The Mapmaker's Daughter
Page 4
***
As usual, Grandfather is waiting at the gate. His jaw drops when he sees my father, and then he breaks into a grin. Putting his arm over Papa’s shoulder, he starts toward the house, with Luisa and me trotting alongside as Papa shares the news.
“It was Eanes’s fifteenth attempt to round the cape,” Papa says after he and my grandfather are settled in. “They continued south until they ran short of provisions. Prince Henry plans to send expeditions to see how much farther it goes.”
Grandfather strokes his beard, mulling what Papa is saying. “I spent several years with Prince Henry in the Algarve, at Raposeira,” he says. “The man’s curiosity is unbounded. He will want maps.”
“I know,” my father says, glancing at my mother. She puts down the jug she is carrying and moves closer. “I am thinking of writing to offer my services.”
Portugal? On the atlas, it looks close to Sevilla, but I know it has to be a journey of many days from here. “Would you be gone a long time, Papa?” I ask.

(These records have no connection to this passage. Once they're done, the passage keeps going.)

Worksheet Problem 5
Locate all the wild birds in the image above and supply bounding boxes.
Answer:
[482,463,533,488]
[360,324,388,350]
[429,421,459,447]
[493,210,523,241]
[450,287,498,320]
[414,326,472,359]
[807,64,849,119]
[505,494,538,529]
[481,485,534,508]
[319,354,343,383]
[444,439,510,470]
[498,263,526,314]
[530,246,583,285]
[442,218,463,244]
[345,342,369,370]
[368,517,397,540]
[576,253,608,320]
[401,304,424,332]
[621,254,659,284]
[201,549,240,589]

“If I go, it would be all of us, to get out of Spain.” I know he has been worried about our safety since conversos were killed along with Jews in riots in Toledo. All I can think is that I would be rid of Sister Teresa if we went to Portugal, although I suppose Susana and Luisa might find more nuns there.
“Would we have a nice house?” I ask Papa.
“The best that Prince Henry’s money can buy.”
“It’s true, little one,” Grandfather says, looking at Grandmother. “We lived well there, didn’t we?”
She nods. “And there’s less ugliness about Jews, praise the Holy One. At least less that shows.” She lifts the lid from the stew pot. “Come and say the blessings, Jaume. It’s time to eat.”
***
By the time my mother is ready to give birth, my father has received an invitation from Prince Henry to come to Raposeira, a town near Lagos on the southern coast of Portugal. It’s fall now, and with a new baby, we will not leave until the following spring.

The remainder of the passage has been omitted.